Bright Health Group continued to struggle with risk adjustment calculations for the second-straight quarter as the company saw losses surge amid worse-than-expected medical costs and troubles with claims processing.

Following the release of fourth quarter earnings Wednesday, the health insurer's stock price plunged, closing down nearly 20% for the day.

"We did not deliver the financial results we had planned," Bright Health Chief Financial Officer Cathy Smith said on a call with investors. "Let me be clear: We are very disappointed in our financial results and are swiftly working to improve and provide more predictability to our results."

Bright Health struggled last year to get data on the health status of enrollees in its individual health insurance business, where people under age 65 buy coverage through government-run health insurance exchanges.

The data problem — which executives first disclosed in the company's third-quarter results — got worse during the final three months of 2021 and was compounded by emerging troubles with how the company processed claims for payment from health care providers.

Bright Health grew more quickly than it had the capacity to handle in 2021, said Mike Mikan, the company's chief executive.

"A once-in-a-century pandemic and our large group of new members without risk scores — combined with scaling up our organizational capabilities and emerging technologies — impacted our results in the fourth quarter more significantly than anticipated," Mikan said.

Bright Health sells coverage to individuals as well as seniors buying Medicare Advantage health plans.Last year, it raised more than $900 million through Minnesota's largest-ever initial public offering of stock, with shares closing on that first day of trading in June at $16.47. On Wednesday, the stock closed at $2.51.

Fourth-quarter results showed a loss of $813.4 million on revenue of $962.3 million. On a per-share basis, it came to a loss of $1.29 when analysts surveyed by Refinitiv were expecting a loss of 45 cents per share.

Overall in 2021, adjusted earnings before interest, taxes, depreciation and amortization came in at a loss of $1.08 billion — significantly worse than the $550 million to $600 million range that executives forecast during an investor conference in December.

Through the fourth quarter and into January, the company realized the extent of problems with handling medical claims, Mikan said. Bright Health tried to play catch-up, processing between 40% and 50% of its underlying claims for all of 2021 in the final three months of the year alone.

"With that amount of claims processing, we didn't have the data or the insights to really understand how we were capturing the risk codes and what other underlying medical trends were we seeing," he said.

Understanding risk is key to any health insurance market, but it's raising a particular problem for Bright Health in terms of premium revenue.

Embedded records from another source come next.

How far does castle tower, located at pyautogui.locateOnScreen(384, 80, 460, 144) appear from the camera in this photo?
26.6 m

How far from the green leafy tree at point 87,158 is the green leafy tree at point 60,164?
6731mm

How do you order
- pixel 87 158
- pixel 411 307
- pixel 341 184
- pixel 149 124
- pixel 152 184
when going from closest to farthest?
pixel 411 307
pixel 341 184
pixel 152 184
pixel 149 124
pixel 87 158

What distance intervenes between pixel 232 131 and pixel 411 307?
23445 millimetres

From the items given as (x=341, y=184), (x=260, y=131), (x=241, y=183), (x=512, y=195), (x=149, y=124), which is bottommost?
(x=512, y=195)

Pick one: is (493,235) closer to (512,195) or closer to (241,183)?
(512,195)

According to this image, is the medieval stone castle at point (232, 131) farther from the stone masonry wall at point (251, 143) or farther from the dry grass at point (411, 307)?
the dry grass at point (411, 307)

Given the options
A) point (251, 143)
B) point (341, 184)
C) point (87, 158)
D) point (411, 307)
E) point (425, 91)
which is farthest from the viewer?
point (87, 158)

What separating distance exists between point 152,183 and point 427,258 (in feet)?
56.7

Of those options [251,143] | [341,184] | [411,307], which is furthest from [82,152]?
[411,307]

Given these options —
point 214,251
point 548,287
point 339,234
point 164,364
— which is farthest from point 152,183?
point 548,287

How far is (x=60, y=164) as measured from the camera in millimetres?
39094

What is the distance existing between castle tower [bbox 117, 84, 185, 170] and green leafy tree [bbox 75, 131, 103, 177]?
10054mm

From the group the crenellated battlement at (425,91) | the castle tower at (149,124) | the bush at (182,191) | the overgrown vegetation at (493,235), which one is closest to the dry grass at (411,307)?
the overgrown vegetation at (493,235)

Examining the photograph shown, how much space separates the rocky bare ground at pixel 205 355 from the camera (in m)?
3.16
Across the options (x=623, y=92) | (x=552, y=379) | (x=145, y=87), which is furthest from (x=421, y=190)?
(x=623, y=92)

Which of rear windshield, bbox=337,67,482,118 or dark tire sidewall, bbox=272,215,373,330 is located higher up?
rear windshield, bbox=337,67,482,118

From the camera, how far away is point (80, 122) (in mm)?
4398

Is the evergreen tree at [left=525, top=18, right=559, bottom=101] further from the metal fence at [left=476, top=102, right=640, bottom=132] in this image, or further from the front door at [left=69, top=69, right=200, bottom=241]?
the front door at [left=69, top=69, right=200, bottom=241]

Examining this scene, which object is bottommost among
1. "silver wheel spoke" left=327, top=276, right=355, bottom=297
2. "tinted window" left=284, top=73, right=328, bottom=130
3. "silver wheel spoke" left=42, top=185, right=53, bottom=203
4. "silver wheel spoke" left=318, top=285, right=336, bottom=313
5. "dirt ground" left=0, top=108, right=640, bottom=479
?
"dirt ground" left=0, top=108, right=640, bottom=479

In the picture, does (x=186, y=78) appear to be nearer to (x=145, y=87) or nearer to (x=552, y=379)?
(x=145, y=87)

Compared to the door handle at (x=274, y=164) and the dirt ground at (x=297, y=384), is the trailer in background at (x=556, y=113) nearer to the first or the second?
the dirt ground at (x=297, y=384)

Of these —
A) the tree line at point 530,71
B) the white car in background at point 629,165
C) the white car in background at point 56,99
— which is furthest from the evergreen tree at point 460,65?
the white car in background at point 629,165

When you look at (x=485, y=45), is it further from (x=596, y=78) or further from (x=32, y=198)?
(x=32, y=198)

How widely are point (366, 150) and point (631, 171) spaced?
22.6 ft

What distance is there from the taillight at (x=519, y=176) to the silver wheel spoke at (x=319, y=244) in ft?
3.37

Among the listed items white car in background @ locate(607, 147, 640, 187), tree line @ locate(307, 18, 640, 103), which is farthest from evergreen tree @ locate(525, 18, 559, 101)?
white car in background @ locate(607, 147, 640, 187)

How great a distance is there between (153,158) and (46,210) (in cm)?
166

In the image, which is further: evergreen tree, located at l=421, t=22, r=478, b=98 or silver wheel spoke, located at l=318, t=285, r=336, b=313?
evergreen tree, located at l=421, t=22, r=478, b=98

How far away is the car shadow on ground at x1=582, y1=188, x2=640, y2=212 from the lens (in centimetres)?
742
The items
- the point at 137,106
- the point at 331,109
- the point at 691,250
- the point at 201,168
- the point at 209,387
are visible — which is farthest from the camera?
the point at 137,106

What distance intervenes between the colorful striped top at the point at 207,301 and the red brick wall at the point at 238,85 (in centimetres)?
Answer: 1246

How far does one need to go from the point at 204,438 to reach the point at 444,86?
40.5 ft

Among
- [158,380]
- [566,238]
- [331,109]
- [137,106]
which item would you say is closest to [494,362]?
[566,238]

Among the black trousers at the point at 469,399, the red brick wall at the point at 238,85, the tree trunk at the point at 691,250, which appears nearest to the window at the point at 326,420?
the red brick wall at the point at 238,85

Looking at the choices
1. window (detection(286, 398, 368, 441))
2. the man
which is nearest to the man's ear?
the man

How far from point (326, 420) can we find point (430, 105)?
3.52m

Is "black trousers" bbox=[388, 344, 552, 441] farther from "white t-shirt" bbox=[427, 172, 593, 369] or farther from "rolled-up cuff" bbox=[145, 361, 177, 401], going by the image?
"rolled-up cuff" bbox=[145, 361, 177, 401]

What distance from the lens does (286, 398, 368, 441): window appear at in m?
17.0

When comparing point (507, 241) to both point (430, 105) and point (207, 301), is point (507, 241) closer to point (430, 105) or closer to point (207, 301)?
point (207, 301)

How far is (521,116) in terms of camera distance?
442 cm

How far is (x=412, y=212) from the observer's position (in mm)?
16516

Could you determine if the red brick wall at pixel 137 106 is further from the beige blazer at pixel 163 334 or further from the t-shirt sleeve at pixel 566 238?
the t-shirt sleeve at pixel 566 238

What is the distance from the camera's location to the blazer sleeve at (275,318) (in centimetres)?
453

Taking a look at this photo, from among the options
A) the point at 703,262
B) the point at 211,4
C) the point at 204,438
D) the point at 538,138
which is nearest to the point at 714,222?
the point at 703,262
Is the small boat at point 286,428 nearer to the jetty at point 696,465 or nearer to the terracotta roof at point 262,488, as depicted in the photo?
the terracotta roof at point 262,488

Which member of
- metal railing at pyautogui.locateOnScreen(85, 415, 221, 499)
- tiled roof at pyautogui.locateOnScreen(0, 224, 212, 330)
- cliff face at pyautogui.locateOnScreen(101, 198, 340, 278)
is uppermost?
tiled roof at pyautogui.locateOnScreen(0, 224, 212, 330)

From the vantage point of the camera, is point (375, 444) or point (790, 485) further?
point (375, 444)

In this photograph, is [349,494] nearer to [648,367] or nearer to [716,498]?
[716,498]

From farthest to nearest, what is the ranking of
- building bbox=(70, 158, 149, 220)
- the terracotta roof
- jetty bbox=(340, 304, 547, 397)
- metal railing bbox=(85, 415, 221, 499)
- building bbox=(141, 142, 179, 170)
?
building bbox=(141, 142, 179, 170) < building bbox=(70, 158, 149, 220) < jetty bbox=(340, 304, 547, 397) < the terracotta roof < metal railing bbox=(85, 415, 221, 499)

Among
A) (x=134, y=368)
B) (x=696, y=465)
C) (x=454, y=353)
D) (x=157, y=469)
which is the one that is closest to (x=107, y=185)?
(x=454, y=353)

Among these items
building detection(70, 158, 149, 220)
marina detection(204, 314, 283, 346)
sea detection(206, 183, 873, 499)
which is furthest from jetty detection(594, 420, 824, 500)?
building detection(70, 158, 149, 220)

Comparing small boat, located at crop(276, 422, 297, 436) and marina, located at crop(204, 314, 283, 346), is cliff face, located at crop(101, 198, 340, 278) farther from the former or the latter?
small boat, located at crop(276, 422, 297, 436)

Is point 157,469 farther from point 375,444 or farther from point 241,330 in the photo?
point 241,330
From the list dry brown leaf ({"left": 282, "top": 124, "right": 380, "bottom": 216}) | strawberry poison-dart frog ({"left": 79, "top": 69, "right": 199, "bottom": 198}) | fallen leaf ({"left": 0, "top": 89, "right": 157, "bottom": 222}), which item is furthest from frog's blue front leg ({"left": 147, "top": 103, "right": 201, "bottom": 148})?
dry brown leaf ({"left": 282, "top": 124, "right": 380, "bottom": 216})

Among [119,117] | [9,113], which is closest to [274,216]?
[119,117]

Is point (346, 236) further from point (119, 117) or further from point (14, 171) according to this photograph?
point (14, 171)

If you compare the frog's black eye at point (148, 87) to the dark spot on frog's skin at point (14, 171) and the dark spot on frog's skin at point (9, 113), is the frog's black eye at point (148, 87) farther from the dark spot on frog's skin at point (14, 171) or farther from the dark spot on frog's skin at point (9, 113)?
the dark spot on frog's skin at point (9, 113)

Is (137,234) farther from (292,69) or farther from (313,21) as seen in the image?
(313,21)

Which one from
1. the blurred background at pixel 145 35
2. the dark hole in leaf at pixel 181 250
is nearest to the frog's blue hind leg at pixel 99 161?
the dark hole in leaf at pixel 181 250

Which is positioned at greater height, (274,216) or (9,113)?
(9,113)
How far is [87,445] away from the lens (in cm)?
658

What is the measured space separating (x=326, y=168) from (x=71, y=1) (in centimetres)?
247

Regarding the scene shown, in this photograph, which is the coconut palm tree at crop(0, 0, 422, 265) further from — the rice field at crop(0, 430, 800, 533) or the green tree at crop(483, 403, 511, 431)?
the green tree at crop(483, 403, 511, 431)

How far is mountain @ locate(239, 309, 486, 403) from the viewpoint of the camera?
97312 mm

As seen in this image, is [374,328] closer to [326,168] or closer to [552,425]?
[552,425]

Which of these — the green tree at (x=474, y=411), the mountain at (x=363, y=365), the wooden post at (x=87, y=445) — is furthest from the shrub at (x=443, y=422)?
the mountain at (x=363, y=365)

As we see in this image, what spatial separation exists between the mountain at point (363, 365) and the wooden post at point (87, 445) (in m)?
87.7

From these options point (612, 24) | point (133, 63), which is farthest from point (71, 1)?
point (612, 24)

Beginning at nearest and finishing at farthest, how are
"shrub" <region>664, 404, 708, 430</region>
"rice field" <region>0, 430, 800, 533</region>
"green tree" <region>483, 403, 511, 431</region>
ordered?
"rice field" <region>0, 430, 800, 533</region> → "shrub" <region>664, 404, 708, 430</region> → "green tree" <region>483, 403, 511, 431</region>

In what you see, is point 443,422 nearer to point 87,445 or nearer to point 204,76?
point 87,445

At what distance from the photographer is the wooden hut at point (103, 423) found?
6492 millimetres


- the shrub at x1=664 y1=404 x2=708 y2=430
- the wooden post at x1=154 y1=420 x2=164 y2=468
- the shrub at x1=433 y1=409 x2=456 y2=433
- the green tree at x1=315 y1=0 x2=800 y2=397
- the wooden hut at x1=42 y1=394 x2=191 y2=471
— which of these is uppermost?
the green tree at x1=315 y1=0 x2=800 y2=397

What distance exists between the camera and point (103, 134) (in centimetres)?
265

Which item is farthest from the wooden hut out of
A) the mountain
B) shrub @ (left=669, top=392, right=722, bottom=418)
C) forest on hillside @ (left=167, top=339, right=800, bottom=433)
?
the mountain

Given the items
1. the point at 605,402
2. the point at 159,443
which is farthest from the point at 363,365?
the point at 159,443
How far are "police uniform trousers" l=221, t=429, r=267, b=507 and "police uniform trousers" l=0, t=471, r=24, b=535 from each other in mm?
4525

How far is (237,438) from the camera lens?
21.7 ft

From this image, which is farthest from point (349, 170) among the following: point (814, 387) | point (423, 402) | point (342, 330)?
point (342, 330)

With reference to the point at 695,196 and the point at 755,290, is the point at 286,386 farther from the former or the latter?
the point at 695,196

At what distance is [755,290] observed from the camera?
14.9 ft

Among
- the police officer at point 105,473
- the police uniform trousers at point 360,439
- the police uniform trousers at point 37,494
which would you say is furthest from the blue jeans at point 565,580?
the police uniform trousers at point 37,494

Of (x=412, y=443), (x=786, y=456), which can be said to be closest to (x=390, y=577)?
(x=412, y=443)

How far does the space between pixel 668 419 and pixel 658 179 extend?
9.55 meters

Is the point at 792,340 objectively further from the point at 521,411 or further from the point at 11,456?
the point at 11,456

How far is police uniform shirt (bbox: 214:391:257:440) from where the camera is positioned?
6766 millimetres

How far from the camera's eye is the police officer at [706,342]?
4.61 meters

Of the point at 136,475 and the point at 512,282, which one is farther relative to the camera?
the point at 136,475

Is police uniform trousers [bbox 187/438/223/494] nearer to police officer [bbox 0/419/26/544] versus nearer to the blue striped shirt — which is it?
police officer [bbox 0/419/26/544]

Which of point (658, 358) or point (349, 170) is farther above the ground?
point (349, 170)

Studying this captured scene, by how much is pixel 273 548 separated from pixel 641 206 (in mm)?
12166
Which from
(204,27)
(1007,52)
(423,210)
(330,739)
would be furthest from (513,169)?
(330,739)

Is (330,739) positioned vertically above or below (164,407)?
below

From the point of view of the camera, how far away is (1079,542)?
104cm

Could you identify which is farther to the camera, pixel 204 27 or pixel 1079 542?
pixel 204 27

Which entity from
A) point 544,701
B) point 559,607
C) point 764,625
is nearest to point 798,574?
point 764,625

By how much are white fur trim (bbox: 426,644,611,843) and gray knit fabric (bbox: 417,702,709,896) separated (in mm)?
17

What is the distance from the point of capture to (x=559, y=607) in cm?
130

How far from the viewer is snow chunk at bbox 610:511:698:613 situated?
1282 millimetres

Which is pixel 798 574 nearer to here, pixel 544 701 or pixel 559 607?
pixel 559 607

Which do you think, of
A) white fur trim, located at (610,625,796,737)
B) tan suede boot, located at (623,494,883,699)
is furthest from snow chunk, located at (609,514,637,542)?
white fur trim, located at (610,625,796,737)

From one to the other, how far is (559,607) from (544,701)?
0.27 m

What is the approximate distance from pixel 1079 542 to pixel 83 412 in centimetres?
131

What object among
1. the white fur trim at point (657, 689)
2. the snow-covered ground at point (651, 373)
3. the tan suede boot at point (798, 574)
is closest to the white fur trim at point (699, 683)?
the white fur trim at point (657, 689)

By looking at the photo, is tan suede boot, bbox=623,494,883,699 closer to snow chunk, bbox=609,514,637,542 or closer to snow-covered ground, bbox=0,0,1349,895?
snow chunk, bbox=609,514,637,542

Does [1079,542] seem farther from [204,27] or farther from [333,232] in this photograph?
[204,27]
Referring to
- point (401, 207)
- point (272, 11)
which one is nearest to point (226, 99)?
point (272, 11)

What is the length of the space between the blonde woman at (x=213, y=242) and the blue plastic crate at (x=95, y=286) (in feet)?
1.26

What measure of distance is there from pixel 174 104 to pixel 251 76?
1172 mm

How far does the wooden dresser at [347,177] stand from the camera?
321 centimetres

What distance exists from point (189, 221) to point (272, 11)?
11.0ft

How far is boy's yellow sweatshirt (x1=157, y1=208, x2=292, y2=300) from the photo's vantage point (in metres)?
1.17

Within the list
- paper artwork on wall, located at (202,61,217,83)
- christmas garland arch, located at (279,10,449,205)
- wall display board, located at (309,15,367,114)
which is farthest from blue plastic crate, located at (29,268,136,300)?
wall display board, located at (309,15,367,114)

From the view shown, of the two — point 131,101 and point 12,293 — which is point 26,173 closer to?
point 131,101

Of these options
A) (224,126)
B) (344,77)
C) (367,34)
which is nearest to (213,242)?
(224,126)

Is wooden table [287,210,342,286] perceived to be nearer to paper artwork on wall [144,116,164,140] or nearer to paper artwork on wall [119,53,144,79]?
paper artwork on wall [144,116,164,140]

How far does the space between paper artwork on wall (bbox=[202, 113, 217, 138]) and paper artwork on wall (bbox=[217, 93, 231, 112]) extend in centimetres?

In the individual health insurance market, patients' risk scores factor into a complex calculation whereby carriers with low-risk populations transfer revenue to insurers that cover higher-risk groups. Bright Health's risk-adjustment calculations have been off significantly, so the insurer has been forced to significantly increase estimates for payments the company must make to other carriers through risk-adjustment transfers.

"The significant deterioration in our results ... was due to specific identifiable issues including COVID costs, catching up on claims payments and resolving resubmitted claims," Smith said.

To address the financial performance, Bright Health raised prices on health insurance products for 2022 and is doing more to manage medical expenses. The company also is implementing new and better systems for processing claims and calculating risk adjustment, Mikan said.

Bright Health says it's reducing operating costs and has made management changes. Simeon Schindelman stepped down in February as CEO of the insurance division, which is now led by interim chief executive Jay Matushak.

Earlier this week, Bright Health announced Matt Manders, a former executive with health insurance giant Cigna Corp., had joined the company's board as an independent director. In December, Cigna made a large strategic investment in Bright Health as part of a $750 million fundraising package.

Despite the problems, executives continue to tout the company's growth prospects. In January, Bright Health said it expected to exceed 1 million health plan members this year.

Bank of America downgraded its rating on Bright Health shares to underperform based on what analyst Kevin Fischbeck called a "surprisingly bad quarter."

"The magnitude of the miss was especially surprising after given an update at its December Investor Day," Fischbeck wrote in a research note on Wednesday. "We are cutting our forward growth estimates as BHG signaled strategic exits to conserve cash, but we are widening our losses on lack of cost visibility."